For some time I have wanted to visit the Biennale, and, finally this year, I went. To be honest, I had little idea what to expect, or what – from a ‘professional’ perspective – I would gain, but my hopes were raised when, having left our hotel, we saw the following poster:
Admittedly this was a fringe event, but it promised much. I last saw Bill Viola’s work in May this year, in Warsaw, and was blown away by it. He’s an artist who interests me a great deal, not just through his exhibited works, but also through his writing. So, on a hot and glorious day, we made our way to the Chiesa di San Gallo, a small and somewhat unassuming fifteenth century church, a stone’s throw from St. Mark’s Square.
Inside it was dark. On three altars, three large, flat screens were placed, one in front and two either side of those who stood or sat watching near the entrance. There was a stillness inside, emphasised by the sonic aspect of the work as well as by the coolness of the interior, a quietude augmented by the contrast with the heat and the light outside.
At first I thought there was something wrong with two of the screens, as the pictures shown on both of them were monochrome, blurred and rather grainy, much like an image one might see through an infrared camera. The screen directly in front however, showed a figure, beautifully lit and filmed as one would expect from Viola. Of course the point soon became clear.
Before the monochrome figures was a wall of water which one could not quite discern except for the occasional highlights at the bottom of the screen where the water caught the lights. Slowly, again in Viola’s inimitable style, the figures behind the water (always shown in isolation) walked toward us, towards the mysterious screen of water. Then at last they broke through, their limbs shrouded in a halo-like light as the water became visible around them.
The figures (of which there were several) then stood for a moment, before – after varying periods of time – they walked back through the screen of water to become monochrome, fuliginous shadows; versions of what they had just that second been.
This was a work, whose meaning was emphasised and expounded by its location. It could quite easily work in isolation, in a gallery (as was the case in Warsaw) for example, but here, in the church, it became a different piece altogether; the church was as much a part of the piece as the images played on the screens; indeed, the work’s meaning came as much through it’s ancient interior, (through which countless generations have passed in consideration of life and death and life after death and who are now themselves memories held by the church) its stones and its statues, as through the power of technology. As one looked at the ghosts behind the invisible walls of water, one could imagine the ghosts of all those who’d once sat where we were sitting. And when the figures emerged and returned to the depths, thoughts of one’s own mortality could not be ignored. More can be seen at the official website, www.oceanwithoutashore.com.

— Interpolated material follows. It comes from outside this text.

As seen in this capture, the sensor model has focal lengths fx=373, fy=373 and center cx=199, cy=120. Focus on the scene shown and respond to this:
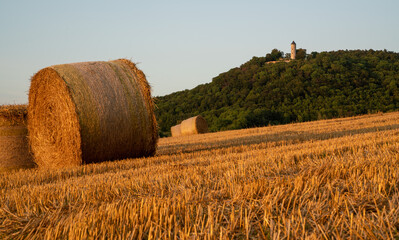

The next day we made our way to the Giardini to see the pavillions of the various participating countries and to see what, along with Bill Viola, was on offer. It says something about the art that we soon had a leaderboard (as if this was a Eurovision event) and even more, that for much of the trawl through the Giardini we had only a first and second place. Nothing warranted a third, although the battle for the wooden spoon was intense (won jointly in the end by Canada and the quite appalling German contingent).
For me, the best piece by some way was to be found in the Polish Pavillion, represented by Monika Sosnowska.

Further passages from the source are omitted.